Consumer inflation slows further in October
Inflation, as measured by the annual change in the consumer price index (CPI), slowed to 4.6% in November from 4.8% in October, slightly better than the economists’ consensus of 4.7%.
The index, which was set to 100 points in December 2016, rose to 104.2 points in November from 104.1 points in October.
Better rainfall contributed to bread and cereal prices falling 4.9% from November 2016. Other parts of the food inflation basket that registered declines included fruit, which was 4.6% cheaper, and oils and fats, which were 2.3% cheaper.
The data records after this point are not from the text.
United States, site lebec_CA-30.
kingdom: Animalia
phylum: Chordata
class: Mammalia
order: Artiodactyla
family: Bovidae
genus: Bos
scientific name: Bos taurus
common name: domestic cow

Meat, on the other hand, rose in price by 14.9%, leaving overall food inflation unchanged at 5.2%.
The fuel component of inflation came in at 7.9%.
The highest deflation in the CPI basket was telecommunications equipment, with prices dropping by 16%, according to Stats SA.
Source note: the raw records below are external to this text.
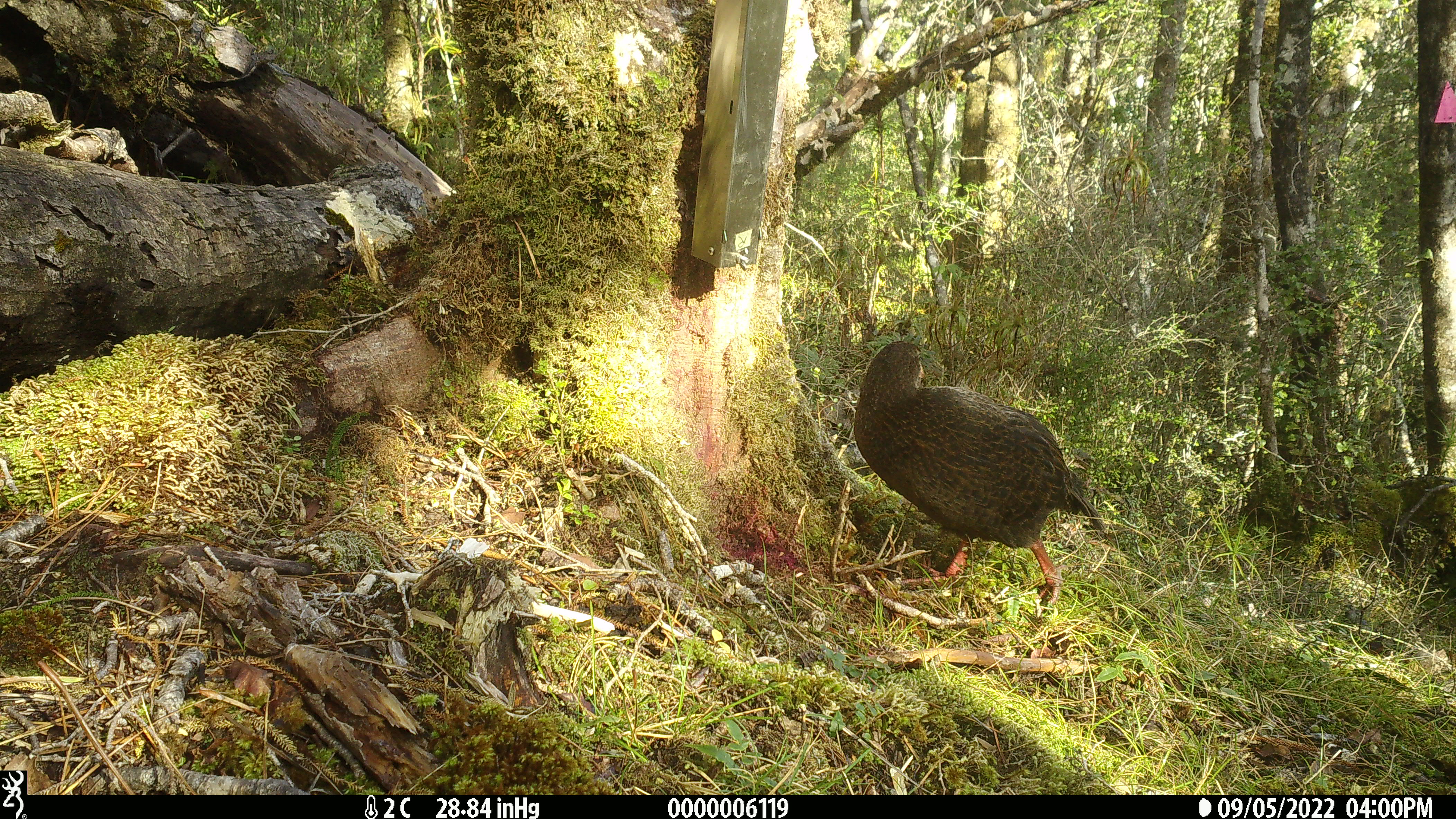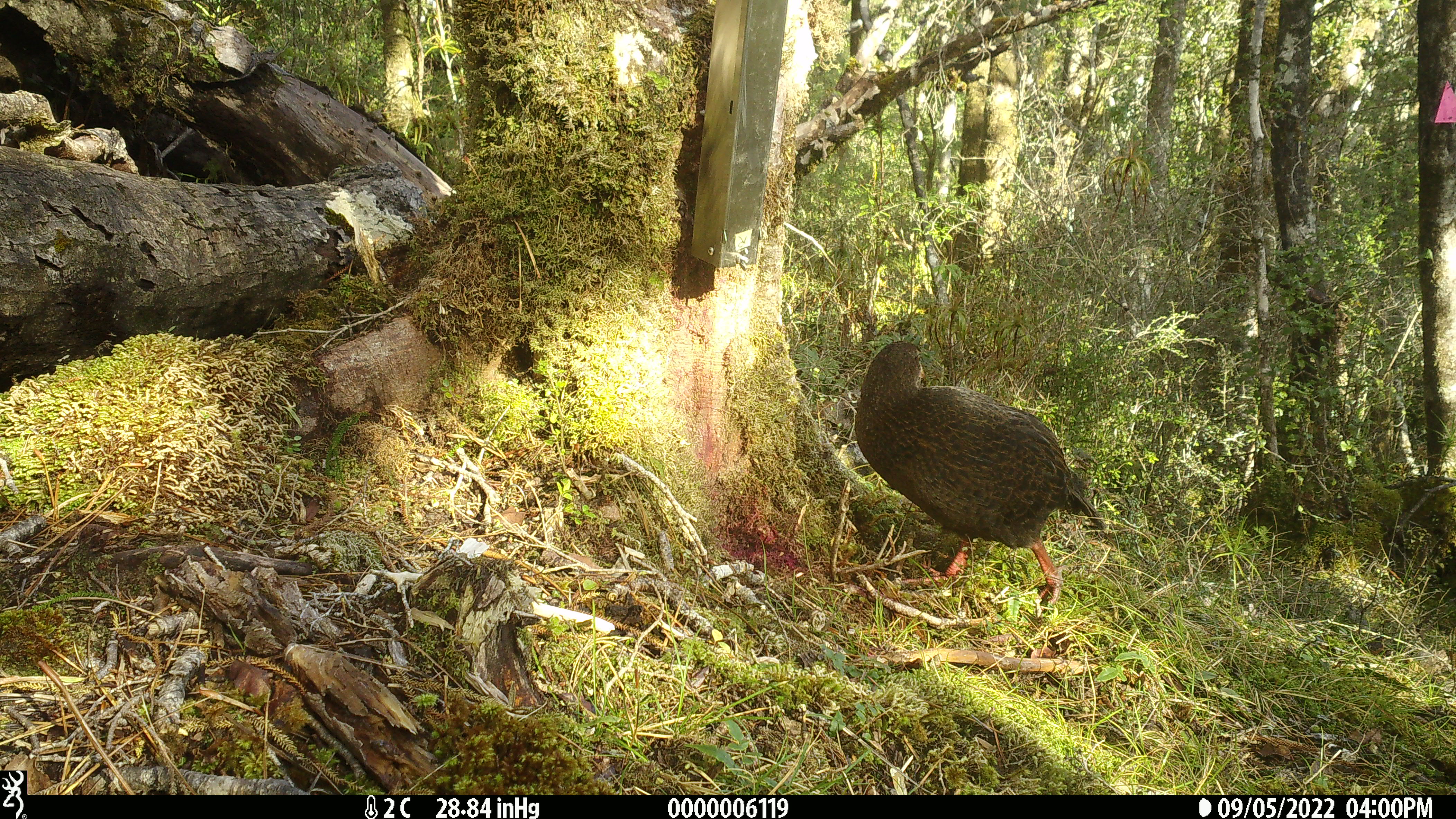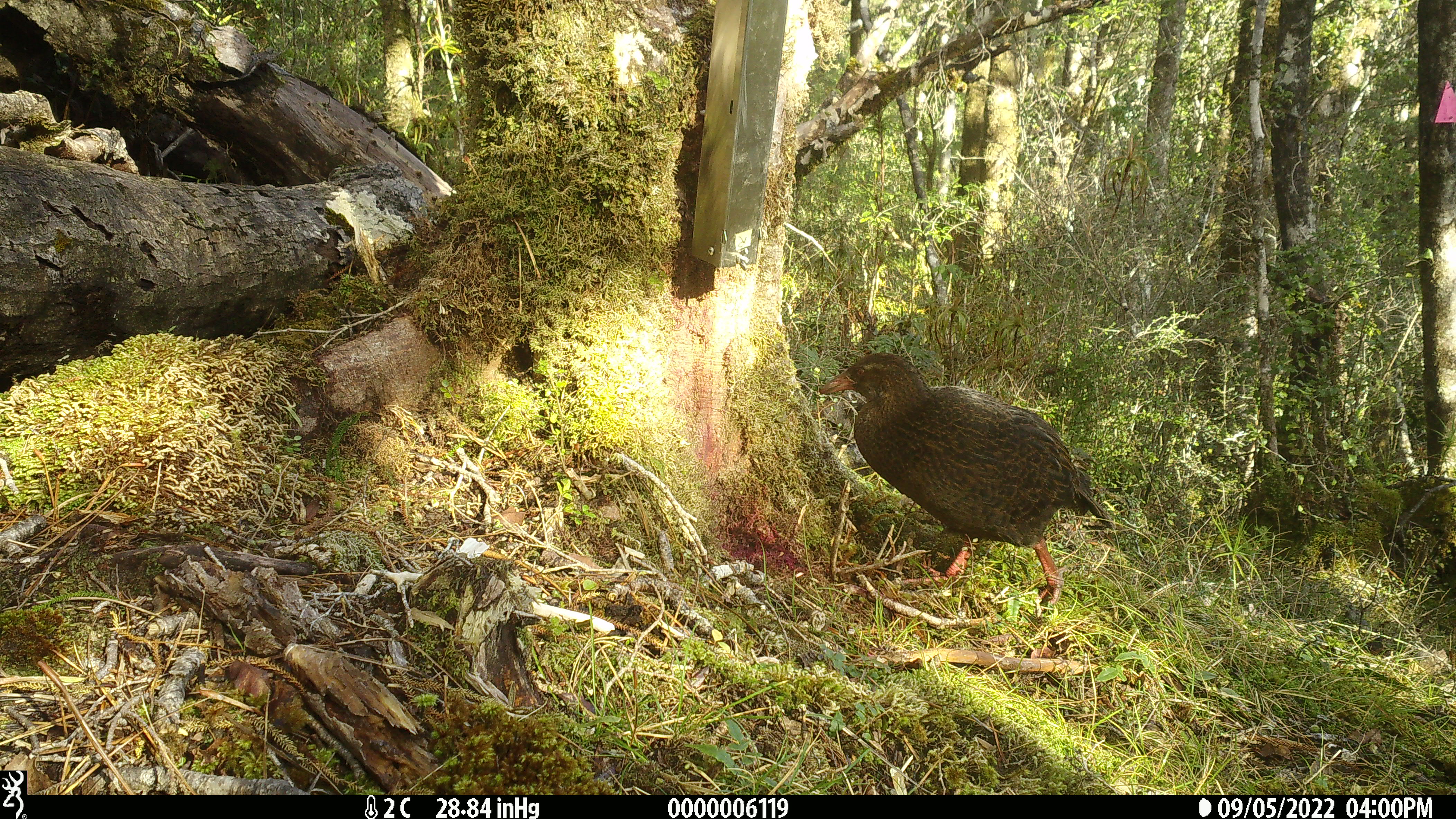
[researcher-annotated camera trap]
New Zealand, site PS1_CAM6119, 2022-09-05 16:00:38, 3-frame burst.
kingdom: Animalia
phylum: Chordata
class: Aves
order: Gruiformes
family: Rallidae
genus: Gallirallus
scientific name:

The annual change in CPI is the key measure used by the Reserve Bank’s monetary policy committee to set its repo rate, which currently stands at 6.75%. The commercial banks by convention add 3.5 percentage points to the repo rate to set the "prime rate" they quote to home and car loan customers.
Slowing inflation would usually raise the hope of a rate cut at the committee’s next meeting on January 18, but the fear of future inflation due to the weakening rand means the repo rate will probably remain unchanged at 6.75% for most of 2018.